***** Recorded information

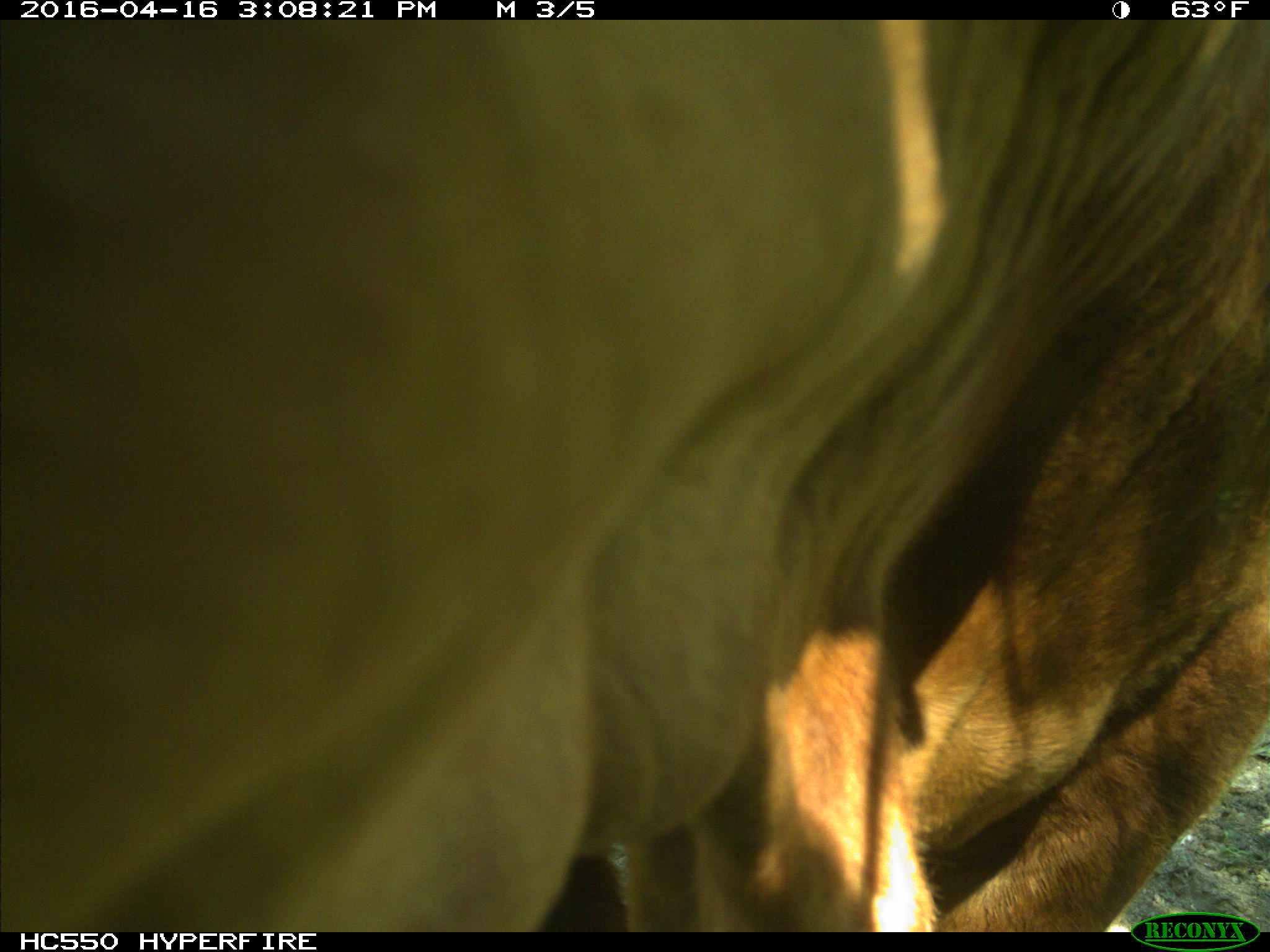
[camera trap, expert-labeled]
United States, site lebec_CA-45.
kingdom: Animalia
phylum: Chordata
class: Mammalia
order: Artiodactyla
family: Bovidae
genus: Bos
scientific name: Bos taurus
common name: domestic cow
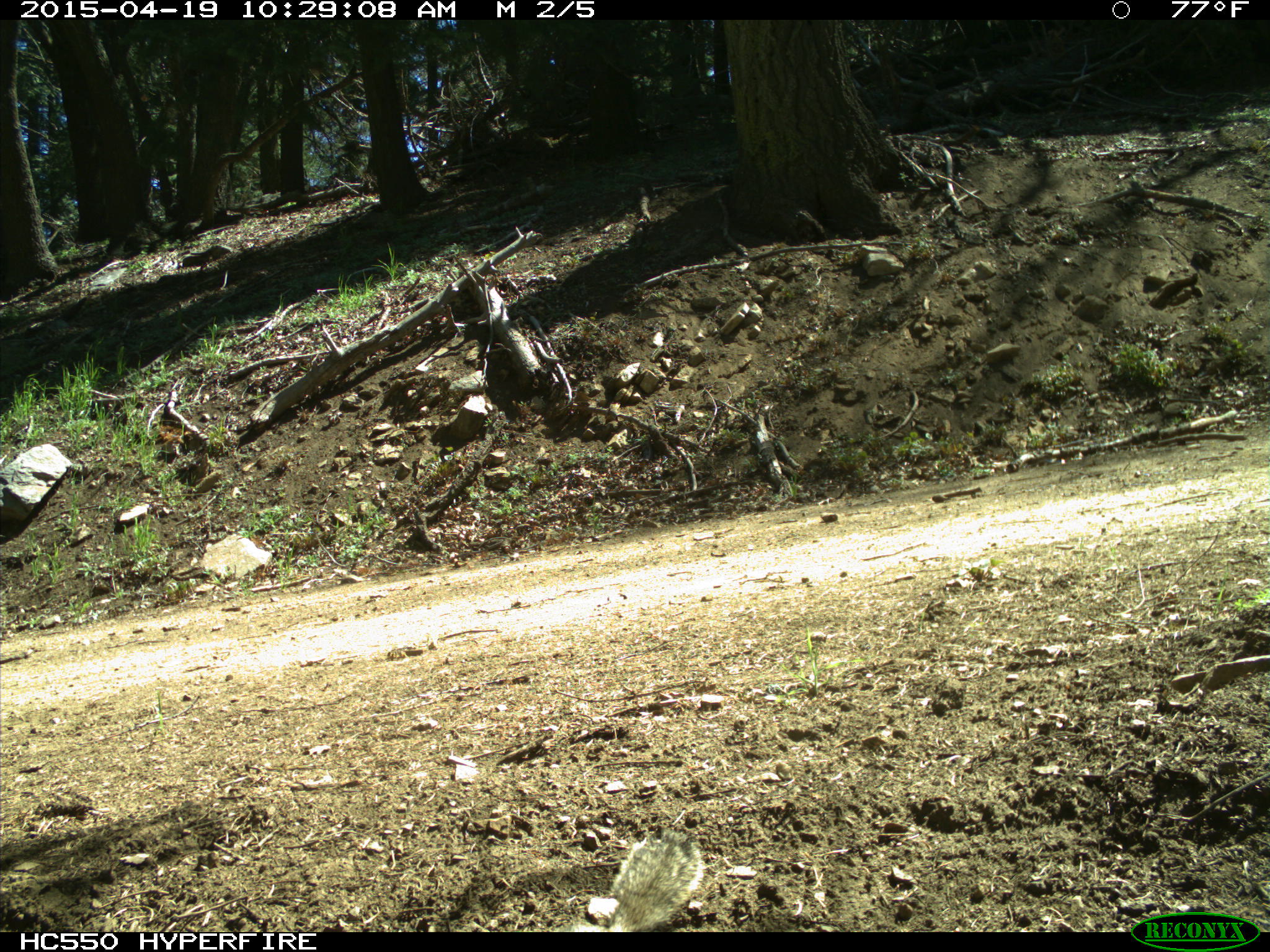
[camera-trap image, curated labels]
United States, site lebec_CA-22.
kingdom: Animalia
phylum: Chordata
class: Mammalia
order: Rodentia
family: Sciuridae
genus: Otospermophilus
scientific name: Otospermophilus beecheyi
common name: california ground squirrel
Otospermophilus beecheyi (california ground squirrel).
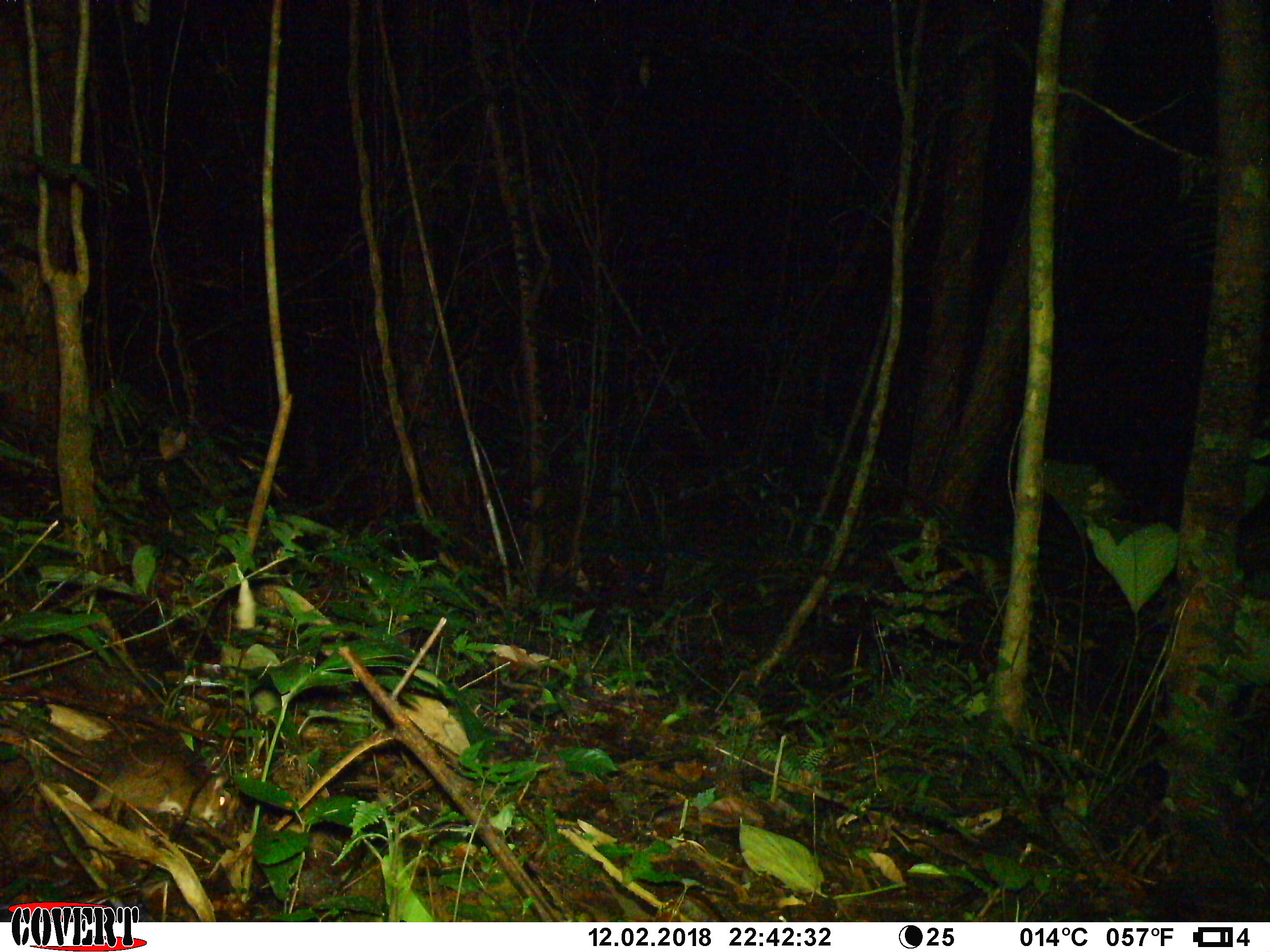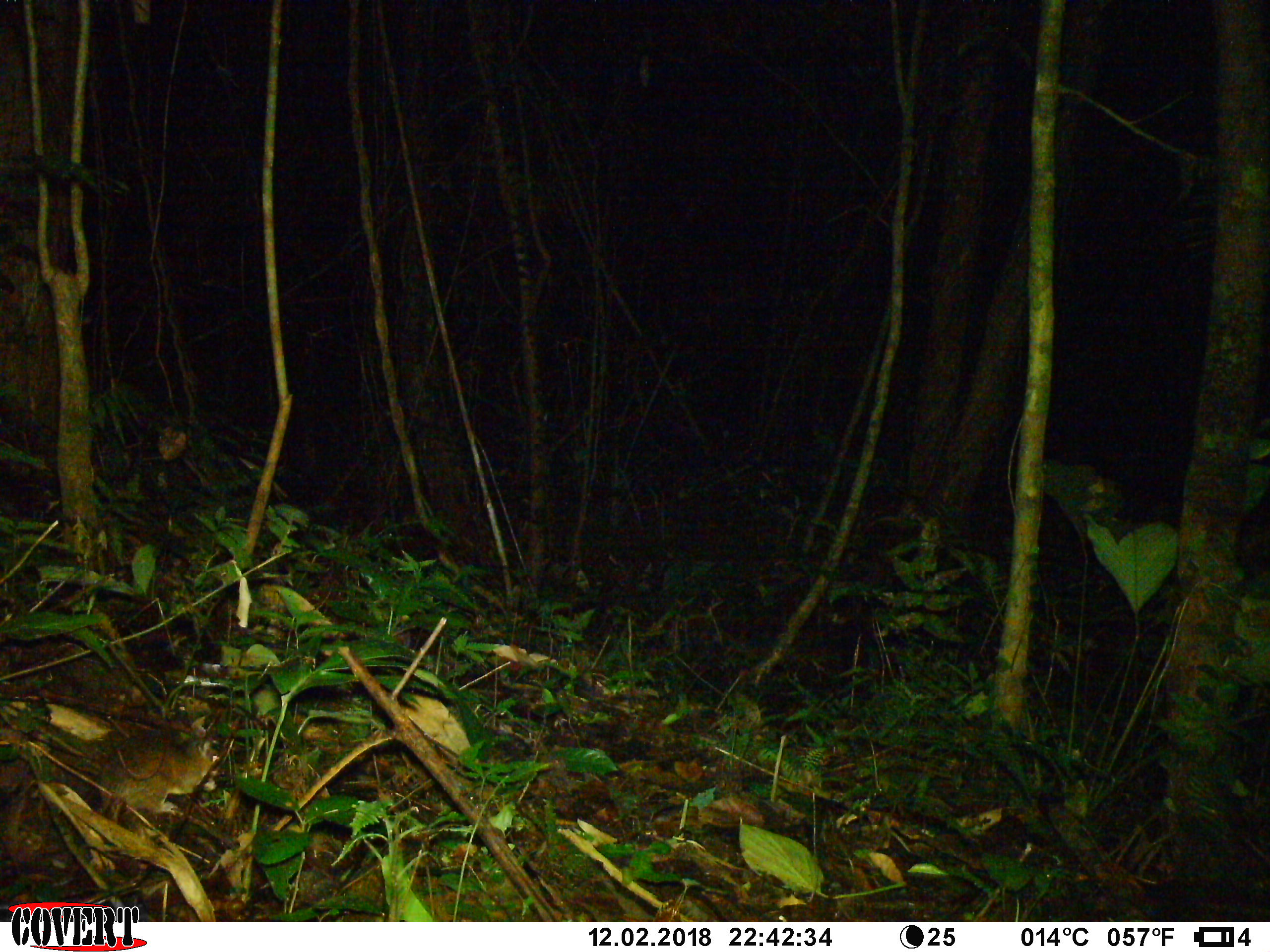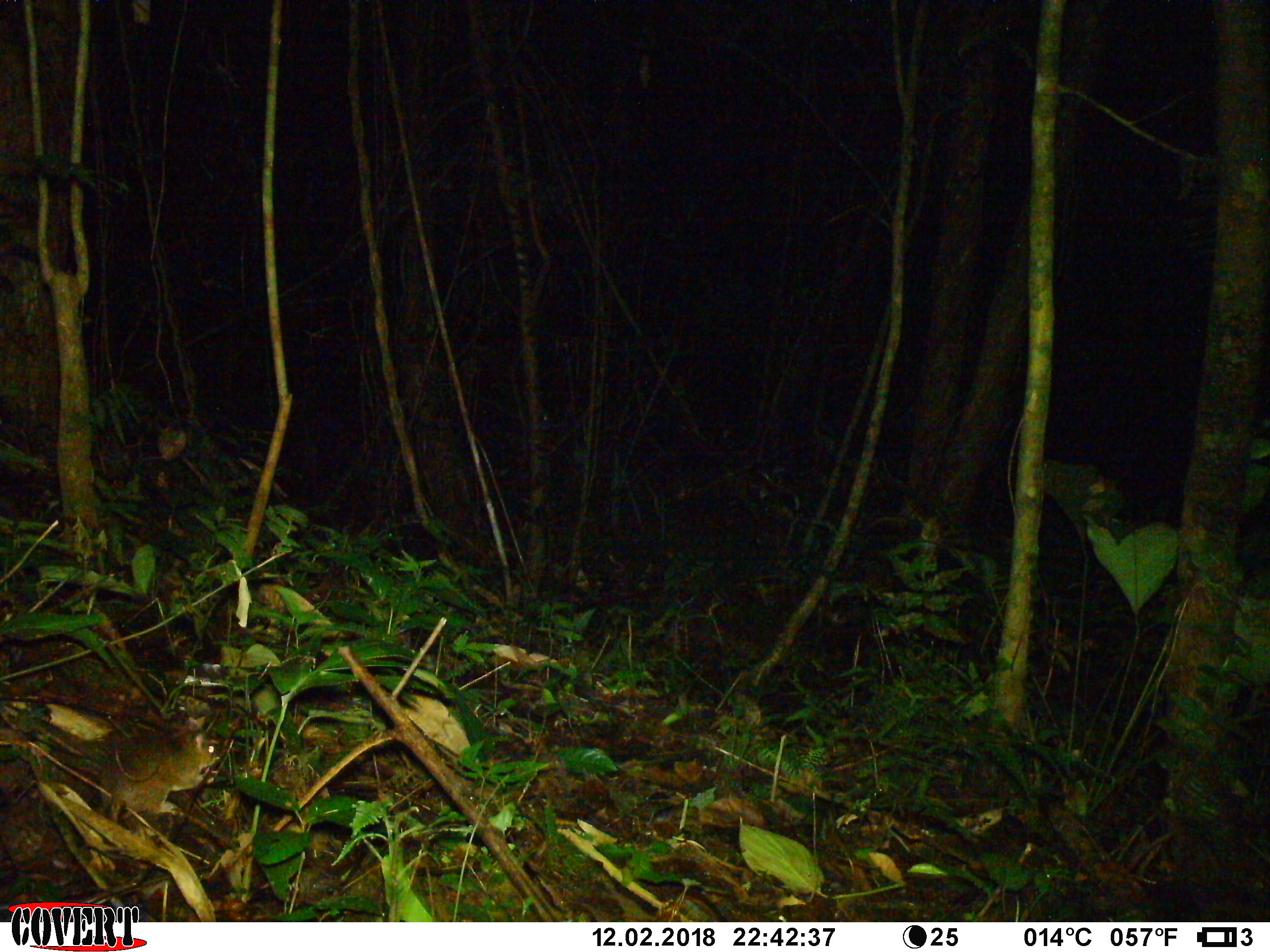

**********

Retype all records exactly as shown above, images excluded.

[camera trap, expert-labeled]
United States, site lebec_CA-45.
kingdom: Animalia
phylum: Chordata
class: Mammalia
order: Artiodactyla
family: Bovidae
genus: Bos
scientific name: Bos taurus
common name: domestic cow
[camera-trap image, curated labels]
United States, site lebec_CA-22.
kingdom: Animalia
phylum: Chordata
class: Mammalia
order: Rodentia
family: Sciuridae
genus: Otospermophilus
scientific name: Otospermophilus beecheyi
common name: california ground squirrel
Otospermophilus beecheyi (california ground squirrel).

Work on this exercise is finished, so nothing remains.